In Experiment 1, responses to IA spinycheek crayfish cues often differed from those induced by native noble crayfish cues across behavioural, physiological, and life-history traits, and these differences depended strongly on temperature, sex, and exposure duration. Under ambient temperature, IA spinycheek crayfish cues reduced boldness and increased PO activity more strongly than native predator cues, whereas under warming IA predator cues increased boldness. In contrast, chronic exposure to native noble crayfish cues produced the strongest reduction in female growth rate under warming.
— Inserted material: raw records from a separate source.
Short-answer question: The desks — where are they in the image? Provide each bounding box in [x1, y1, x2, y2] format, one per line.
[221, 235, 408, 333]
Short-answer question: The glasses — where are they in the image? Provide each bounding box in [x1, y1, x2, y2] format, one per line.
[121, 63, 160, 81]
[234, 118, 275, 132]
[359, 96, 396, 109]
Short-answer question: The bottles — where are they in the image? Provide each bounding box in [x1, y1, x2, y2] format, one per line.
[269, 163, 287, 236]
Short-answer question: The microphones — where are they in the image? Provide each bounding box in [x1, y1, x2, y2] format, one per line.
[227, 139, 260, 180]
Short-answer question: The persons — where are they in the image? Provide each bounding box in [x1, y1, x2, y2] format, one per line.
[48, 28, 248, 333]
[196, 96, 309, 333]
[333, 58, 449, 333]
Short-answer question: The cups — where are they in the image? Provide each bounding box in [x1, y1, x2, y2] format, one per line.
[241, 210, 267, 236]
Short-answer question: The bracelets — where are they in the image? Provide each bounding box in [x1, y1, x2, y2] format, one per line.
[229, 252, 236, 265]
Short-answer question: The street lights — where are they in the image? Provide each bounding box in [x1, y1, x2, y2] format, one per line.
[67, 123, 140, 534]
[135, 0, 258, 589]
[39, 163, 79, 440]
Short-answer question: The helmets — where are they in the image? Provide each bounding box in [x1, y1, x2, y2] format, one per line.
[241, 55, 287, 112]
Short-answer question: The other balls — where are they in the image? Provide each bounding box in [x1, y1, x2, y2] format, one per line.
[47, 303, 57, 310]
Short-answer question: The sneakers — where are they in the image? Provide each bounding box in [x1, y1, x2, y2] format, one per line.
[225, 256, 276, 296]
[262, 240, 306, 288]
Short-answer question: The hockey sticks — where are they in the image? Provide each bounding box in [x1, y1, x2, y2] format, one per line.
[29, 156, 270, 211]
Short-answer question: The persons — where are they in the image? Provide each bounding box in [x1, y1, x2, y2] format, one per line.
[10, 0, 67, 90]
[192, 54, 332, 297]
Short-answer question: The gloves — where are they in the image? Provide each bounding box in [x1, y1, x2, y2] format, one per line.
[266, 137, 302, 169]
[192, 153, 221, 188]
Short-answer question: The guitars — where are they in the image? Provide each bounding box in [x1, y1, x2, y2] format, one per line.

In Experiment 2, behavioural differences between native and IA predator cues were more pronounced under early photoperiod but weakened under late photoperiod, suggesting that strong seasonal time constraints constrained predator-specific antipredator responses. Together, our results broadly support the naïve prey hypothesis, while demonstrating that abiotic conditions and exposure duration strongly shape how prey respond to native and IA predators. These findings highlight the importance of considering interactions between predator novelty and environmental context when predicting invasion impacts under climate change.